Similarly, on another occasion, did I hear Antipa mutter confidentially to his companion:

"The fact that all his sayings are so ****** is not a favourable sign. For, you see, they do not harmonise with the affair in its entirety--in such a connection words should be mysterious, and so, able to be interpreted in more than one way, seeing that the more meanings words possess, the more are those words respected and heeded by mankind."

"Why so?" queried Felitzata.

"Why so?" re-echoed Vologonov irritably. "Are we not, then, to respect ANYONE or ANYTHING? Only he is worthy of respect who does not harm his fellows; and of those who do not harm their fellows there are but few. To this point you must pay attention--you must teach him words of variable import, words more abstract, as well as more sonorous."

"But I know no such words."

"I will repeat to you a few, and every night, when he goes to bed, you shall repeat them to HIM. For example: 'Adom ispolneni, pokaites'[Do ye people who are filled with venom repent]. And mark that the exact words of the Church be adhered to. For instance, 'Dushenbitzi, pozhaleite Boga, okayannie,' [Murderers of the soul, accursed ones, repent ye before God.] must be said rather than 'Dushenbitzi, pozhaleite Boga, okayanni,' since the latter, though the shorter form, is also not the correct one.

But perhaps I had better instruct the lad myself."

"Certainly that would be the better plan."

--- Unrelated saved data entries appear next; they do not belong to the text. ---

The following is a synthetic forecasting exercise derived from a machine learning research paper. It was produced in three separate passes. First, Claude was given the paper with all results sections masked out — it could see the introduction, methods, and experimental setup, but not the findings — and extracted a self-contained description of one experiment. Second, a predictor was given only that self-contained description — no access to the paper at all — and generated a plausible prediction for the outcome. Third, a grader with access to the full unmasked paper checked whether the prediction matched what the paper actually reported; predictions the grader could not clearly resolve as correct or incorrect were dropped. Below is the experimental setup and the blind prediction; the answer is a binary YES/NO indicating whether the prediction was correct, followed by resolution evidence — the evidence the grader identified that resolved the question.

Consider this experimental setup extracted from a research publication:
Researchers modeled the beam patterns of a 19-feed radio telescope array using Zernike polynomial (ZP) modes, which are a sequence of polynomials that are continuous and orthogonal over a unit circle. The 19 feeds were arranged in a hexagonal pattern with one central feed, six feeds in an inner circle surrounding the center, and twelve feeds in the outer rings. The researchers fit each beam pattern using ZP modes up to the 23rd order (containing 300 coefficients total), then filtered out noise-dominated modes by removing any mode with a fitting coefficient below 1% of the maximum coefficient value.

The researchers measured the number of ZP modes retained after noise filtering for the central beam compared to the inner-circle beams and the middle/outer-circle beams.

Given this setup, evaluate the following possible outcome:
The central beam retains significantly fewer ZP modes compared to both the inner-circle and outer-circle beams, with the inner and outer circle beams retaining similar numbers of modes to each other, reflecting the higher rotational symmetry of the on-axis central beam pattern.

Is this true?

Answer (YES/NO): NO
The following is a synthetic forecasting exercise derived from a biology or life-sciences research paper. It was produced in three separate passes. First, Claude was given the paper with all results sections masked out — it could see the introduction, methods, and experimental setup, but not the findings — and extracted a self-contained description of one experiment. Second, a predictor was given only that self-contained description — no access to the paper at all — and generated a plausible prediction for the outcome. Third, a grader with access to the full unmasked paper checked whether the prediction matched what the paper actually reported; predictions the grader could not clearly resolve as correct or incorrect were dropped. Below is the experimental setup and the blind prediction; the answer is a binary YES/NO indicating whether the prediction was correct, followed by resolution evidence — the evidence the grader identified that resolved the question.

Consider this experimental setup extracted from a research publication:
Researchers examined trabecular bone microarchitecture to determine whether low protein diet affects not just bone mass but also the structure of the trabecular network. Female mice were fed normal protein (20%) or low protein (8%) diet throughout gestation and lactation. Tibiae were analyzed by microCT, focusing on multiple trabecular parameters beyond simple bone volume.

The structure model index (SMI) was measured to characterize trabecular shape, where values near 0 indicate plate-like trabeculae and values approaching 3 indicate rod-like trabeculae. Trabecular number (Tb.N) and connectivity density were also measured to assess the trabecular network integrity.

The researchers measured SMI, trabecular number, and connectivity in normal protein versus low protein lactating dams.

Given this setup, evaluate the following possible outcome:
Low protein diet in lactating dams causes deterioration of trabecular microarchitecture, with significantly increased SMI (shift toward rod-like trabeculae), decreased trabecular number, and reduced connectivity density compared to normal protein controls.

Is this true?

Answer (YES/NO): YES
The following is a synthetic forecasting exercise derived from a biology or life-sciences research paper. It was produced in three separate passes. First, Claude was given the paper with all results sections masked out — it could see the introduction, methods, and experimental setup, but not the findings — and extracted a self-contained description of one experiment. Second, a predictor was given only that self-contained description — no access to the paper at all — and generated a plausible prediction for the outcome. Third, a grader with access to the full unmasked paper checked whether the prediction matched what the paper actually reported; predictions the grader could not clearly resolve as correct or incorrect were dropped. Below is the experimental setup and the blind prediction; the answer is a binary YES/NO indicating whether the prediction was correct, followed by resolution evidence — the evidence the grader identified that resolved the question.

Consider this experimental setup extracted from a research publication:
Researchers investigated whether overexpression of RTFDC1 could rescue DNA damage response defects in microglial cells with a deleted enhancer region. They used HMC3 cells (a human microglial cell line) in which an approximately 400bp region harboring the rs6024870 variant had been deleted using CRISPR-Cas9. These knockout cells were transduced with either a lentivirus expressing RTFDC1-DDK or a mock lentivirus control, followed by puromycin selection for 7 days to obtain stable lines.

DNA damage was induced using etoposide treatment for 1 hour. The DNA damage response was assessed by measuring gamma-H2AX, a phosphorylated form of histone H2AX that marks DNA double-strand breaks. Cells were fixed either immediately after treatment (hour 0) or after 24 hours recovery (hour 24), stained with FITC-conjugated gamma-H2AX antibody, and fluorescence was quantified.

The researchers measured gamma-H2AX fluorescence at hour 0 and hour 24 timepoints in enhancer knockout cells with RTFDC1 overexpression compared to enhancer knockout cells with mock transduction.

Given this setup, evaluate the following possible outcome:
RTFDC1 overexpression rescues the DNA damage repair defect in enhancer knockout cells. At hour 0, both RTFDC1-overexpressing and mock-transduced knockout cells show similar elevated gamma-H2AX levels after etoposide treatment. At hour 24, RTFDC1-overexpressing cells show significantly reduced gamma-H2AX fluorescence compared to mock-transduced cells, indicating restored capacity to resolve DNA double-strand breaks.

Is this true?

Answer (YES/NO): YES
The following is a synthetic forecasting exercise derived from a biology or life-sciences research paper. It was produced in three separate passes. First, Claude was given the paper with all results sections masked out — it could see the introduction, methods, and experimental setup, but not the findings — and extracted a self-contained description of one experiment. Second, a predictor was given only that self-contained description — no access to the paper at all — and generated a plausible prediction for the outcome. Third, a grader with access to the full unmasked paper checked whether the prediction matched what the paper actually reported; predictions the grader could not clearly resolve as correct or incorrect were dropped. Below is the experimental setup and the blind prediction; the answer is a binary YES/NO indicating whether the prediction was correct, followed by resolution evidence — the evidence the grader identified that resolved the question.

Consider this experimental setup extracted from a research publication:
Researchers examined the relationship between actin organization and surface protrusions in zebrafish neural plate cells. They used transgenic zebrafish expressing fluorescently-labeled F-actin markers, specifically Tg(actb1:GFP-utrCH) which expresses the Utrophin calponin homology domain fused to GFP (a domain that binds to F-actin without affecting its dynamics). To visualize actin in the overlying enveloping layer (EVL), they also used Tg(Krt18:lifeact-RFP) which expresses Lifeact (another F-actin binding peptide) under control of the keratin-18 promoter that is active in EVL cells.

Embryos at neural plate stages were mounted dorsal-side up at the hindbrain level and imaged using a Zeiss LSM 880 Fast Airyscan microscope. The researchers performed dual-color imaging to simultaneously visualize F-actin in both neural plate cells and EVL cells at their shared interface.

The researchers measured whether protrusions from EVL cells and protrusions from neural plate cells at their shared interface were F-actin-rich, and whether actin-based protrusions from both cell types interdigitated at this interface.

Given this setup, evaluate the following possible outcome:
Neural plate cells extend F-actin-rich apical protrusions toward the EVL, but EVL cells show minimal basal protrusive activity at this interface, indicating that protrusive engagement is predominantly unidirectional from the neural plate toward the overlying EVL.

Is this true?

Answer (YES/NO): NO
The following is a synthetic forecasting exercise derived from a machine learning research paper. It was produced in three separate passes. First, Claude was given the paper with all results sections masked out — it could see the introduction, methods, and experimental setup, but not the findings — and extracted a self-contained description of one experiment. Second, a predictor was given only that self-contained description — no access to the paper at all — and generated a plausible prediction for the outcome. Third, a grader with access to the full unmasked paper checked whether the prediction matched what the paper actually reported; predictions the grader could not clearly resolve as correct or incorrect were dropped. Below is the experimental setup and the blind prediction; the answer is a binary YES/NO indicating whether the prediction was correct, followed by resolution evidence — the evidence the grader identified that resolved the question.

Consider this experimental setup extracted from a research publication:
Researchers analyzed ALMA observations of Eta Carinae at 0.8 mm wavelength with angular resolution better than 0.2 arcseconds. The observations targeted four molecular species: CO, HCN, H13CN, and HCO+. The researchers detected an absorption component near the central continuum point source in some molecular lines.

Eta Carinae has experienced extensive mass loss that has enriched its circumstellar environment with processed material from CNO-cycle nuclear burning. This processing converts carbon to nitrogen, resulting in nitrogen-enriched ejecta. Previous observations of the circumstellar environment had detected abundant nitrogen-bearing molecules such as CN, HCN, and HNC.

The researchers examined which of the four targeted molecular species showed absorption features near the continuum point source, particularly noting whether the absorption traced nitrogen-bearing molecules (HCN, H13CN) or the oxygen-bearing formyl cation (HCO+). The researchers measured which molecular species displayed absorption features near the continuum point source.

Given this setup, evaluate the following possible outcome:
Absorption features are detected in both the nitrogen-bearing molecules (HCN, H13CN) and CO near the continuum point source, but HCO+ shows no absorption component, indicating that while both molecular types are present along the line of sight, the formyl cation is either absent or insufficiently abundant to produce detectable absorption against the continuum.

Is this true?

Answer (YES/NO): YES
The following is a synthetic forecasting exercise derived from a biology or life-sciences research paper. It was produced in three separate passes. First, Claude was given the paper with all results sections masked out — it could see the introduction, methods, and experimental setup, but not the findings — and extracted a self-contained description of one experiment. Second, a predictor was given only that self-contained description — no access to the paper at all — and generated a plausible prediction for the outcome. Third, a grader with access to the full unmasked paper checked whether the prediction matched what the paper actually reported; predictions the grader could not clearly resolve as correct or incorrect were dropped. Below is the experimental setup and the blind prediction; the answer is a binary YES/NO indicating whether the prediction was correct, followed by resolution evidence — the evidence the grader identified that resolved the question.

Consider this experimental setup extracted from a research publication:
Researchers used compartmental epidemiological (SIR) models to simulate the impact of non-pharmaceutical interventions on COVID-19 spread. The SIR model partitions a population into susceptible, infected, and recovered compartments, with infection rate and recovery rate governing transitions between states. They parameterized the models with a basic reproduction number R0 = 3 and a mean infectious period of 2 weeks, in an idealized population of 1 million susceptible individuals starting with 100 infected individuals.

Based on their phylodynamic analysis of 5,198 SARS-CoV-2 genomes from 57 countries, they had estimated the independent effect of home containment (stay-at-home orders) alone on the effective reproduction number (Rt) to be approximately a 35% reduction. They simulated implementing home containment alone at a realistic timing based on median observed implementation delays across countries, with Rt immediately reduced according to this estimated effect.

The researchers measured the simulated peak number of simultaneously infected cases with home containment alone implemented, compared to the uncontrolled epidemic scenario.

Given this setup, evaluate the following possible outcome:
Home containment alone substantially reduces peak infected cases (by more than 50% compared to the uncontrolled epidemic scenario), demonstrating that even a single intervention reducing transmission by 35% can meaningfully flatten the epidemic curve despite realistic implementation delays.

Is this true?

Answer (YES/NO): NO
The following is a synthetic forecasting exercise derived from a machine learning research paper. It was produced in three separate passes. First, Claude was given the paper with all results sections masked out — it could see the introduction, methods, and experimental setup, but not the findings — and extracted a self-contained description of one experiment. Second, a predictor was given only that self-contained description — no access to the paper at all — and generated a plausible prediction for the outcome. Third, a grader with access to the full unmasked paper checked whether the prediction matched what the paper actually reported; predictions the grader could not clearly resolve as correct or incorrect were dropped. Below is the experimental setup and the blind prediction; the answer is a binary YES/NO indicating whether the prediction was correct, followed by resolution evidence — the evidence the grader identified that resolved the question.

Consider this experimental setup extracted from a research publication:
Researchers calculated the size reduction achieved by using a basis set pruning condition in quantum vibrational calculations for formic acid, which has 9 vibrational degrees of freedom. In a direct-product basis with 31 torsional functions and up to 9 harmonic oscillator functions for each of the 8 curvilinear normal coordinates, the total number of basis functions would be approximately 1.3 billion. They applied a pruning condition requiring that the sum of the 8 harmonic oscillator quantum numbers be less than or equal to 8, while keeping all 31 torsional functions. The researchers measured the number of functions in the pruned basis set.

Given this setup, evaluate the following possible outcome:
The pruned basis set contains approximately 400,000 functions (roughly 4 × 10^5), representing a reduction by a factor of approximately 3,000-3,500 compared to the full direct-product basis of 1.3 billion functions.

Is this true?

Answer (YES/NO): YES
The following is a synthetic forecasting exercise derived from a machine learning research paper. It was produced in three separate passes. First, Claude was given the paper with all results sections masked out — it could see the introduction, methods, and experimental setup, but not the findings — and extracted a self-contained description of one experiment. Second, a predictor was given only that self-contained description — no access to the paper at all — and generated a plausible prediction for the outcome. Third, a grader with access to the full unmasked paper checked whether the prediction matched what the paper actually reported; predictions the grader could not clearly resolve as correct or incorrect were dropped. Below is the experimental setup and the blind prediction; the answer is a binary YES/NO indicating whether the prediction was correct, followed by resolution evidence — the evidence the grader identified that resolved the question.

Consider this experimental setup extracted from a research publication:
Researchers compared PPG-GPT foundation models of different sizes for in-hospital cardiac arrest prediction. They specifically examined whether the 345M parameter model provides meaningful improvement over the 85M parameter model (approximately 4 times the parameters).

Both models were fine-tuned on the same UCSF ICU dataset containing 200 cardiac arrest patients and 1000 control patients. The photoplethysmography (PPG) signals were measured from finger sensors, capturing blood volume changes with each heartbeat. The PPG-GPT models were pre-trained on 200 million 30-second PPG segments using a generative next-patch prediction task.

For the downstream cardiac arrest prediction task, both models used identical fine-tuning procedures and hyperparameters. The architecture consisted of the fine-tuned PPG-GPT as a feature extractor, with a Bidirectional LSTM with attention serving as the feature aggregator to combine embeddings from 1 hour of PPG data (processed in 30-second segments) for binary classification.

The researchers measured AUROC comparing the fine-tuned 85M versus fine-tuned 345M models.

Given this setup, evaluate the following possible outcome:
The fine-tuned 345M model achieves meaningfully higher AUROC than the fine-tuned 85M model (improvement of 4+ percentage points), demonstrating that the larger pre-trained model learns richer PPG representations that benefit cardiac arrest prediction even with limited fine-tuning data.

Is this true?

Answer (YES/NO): NO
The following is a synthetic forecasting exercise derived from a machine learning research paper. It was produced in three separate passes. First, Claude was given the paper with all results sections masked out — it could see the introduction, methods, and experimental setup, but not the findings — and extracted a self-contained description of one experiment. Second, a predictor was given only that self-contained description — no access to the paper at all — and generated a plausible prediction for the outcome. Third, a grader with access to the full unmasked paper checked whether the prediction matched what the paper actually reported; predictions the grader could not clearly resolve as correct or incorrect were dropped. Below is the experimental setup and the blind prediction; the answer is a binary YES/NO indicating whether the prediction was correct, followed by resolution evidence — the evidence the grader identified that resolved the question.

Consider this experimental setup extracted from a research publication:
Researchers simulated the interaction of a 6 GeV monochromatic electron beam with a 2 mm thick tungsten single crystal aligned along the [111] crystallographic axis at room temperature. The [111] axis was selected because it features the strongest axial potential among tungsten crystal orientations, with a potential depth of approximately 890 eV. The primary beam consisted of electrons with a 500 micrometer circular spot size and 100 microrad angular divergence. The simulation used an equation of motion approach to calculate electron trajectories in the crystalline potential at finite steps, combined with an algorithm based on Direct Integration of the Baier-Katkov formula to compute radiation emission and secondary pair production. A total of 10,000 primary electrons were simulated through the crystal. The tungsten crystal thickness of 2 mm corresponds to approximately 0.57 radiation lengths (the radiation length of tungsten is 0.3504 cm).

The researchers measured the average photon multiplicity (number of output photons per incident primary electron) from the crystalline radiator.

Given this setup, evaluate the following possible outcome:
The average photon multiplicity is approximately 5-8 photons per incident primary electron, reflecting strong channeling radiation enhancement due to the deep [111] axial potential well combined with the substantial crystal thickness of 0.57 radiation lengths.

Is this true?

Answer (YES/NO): NO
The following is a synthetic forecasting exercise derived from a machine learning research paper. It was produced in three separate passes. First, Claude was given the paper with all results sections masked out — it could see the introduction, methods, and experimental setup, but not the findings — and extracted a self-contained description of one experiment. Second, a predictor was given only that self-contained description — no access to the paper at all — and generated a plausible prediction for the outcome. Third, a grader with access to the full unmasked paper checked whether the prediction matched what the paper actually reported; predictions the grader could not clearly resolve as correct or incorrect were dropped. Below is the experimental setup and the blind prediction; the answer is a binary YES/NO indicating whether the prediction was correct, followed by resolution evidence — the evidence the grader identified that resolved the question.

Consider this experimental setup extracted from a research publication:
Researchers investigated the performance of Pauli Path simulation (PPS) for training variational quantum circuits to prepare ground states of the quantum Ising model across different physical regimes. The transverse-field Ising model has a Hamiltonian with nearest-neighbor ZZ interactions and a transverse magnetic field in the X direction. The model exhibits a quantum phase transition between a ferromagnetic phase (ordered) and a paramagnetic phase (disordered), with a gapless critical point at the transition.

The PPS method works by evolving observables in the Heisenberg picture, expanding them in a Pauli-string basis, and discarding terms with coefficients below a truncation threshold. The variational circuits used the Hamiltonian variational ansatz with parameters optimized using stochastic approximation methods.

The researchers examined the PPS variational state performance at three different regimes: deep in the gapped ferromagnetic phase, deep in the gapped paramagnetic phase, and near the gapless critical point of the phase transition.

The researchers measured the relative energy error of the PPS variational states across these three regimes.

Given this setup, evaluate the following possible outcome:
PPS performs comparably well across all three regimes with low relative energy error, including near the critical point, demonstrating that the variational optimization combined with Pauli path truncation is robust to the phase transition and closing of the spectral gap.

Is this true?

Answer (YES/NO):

So from that time onwards Vologonov fell to stopping Nilushka in the street, and repeating to him something or another in his kindly fashion. Once he even took him by the hand, and, leading him to his room, and giving him something to cat, said persuasively:

"Say this after me. 'Do not hasten, Oh ye people.' Try if you can say that."

"'A lantern,'" began Nilushka civilly.

"'A lantern?' Yes. Well, go on, and say, 'I am a lantern unto thee--"

"I want to sing, it."

"There is no need for that, though presently you shall sing it.

For the moment your task is to learn the correct speaking of things. So say after me--"

"0 Lo-ord, have mercy!" came in a quiet, thoughtful chant from the idiot. Whereafter he added in the coaxing tone of a child:

"We shall all of us have to die."

"Yes, but come, come! " expostulated Vologonov. " What are you blurting out NOW? That much I know without your telling me--always have I known, little friend, that each of us is hastening towards his death. Yet your want of understanding exceeds what should be."

"Dogs run-"

"Dogs? Now, enough, little fellow."

"Dogs run like chickens. They run here, in the ravine," continued Nilushka in the murmuring accents of a child of three.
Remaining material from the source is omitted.